EXERCISE DIRECTIONS: Render every line of the entries below as a Markdown table with the columns Row and Line, numbering the rows and skipping blank lines.

INFORMATION GIVEN:
==================================================

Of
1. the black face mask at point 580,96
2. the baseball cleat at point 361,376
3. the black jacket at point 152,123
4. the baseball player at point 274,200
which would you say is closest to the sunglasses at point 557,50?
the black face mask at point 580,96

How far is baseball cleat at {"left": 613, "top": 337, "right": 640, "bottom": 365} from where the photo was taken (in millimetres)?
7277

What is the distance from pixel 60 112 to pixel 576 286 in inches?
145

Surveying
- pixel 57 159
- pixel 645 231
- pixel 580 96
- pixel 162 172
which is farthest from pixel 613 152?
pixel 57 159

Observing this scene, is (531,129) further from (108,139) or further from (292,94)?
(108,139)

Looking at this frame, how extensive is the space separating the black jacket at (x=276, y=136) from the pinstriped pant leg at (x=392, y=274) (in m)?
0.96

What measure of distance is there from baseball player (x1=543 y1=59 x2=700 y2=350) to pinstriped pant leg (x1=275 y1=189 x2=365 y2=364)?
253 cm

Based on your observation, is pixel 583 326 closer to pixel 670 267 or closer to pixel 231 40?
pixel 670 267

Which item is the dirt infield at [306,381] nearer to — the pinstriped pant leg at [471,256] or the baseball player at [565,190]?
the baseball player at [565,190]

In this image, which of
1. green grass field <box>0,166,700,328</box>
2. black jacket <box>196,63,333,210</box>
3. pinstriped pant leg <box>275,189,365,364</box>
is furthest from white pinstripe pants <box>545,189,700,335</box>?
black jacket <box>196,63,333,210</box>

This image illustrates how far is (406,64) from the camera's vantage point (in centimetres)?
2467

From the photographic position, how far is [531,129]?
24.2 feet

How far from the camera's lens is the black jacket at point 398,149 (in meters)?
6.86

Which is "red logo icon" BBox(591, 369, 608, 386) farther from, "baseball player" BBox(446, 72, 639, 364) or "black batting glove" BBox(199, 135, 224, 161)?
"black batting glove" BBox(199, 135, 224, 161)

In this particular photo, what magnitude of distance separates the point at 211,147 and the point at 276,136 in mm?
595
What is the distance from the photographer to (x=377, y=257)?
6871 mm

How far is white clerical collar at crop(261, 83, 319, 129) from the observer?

==================================================

REPLY TO THE EXERCISE:
| Row | Line |
|---|---|
| 1 | Of |
| 2 | 1. the black face mask at point 580,96 |
| 3 | 2. the baseball cleat at point 361,376 |
| 4 | 3. the black jacket at point 152,123 |
| 5 | 4. the baseball player at point 274,200 |
| 6 | which would you say is closest to the sunglasses at point 557,50? |
| 7 | the black face mask at point 580,96 |
| 8 | How far is baseball cleat at {"left": 613, "top": 337, "right": 640, "bottom": 365} from where the photo was taken (in millimetres)? |
| 9 | 7277 |
| 10 | What is the distance from pixel 60 112 to pixel 576 286 in inches? |
| 11 | 145 |
| 12 | Surveying |
| 13 | - pixel 57 159 |
| 14 | - pixel 645 231 |
| 15 | - pixel 580 96 |
| 16 | - pixel 162 172 |
| 17 | which is farthest from pixel 613 152? |
| 18 | pixel 57 159 |
| 19 | Observing this scene, is (531,129) further from (108,139) or further from (292,94)? |
| 20 | (108,139) |
| 21 | Looking at this frame, how extensive is the space separating the black jacket at (x=276, y=136) from the pinstriped pant leg at (x=392, y=274) (in m)? |
| 22 | 0.96 |
| 23 | What measure of distance is there from baseball player (x1=543 y1=59 x2=700 y2=350) to pinstriped pant leg (x1=275 y1=189 x2=365 y2=364)? |
| 24 | 253 cm |
| 25 | Based on your observation, is pixel 583 326 closer to pixel 670 267 or closer to pixel 231 40? |
| 26 | pixel 670 267 |
| 27 | Which item is the dirt infield at [306,381] nearer to — the pinstriped pant leg at [471,256] or the baseball player at [565,190]? |
| 28 | the baseball player at [565,190] |
| 29 | In this image, which of |
| 30 | 1. green grass field <box>0,166,700,328</box> |
| 31 | 2. black jacket <box>196,63,333,210</box> |
| 32 | 3. pinstriped pant leg <box>275,189,365,364</box> |
| 33 | is furthest from white pinstripe pants <box>545,189,700,335</box>? |
| 34 | black jacket <box>196,63,333,210</box> |
| 35 | This image illustrates how far is (406,64) from the camera's vantage point (in centimetres)? |
| 36 | 2467 |
| 37 | From the photographic position, how far is [531,129]? |
| 38 | 24.2 feet |
| 39 | How far from the camera's lens is the black jacket at point 398,149 (in meters)? |
| 40 | 6.86 |
| 41 | Which is "red logo icon" BBox(591, 369, 608, 386) farther from, "baseball player" BBox(446, 72, 639, 364) or "black batting glove" BBox(199, 135, 224, 161)? |
| 42 | "black batting glove" BBox(199, 135, 224, 161) |
| 43 | In this particular photo, what magnitude of distance separates the point at 211,147 and the point at 276,136 in mm? |
| 44 | 595 |
| 45 | What is the distance from the photographer to (x=377, y=257)? |
| 46 | 6871 mm |
| 47 | How far is white clerical collar at crop(261, 83, 319, 129) from the observer? |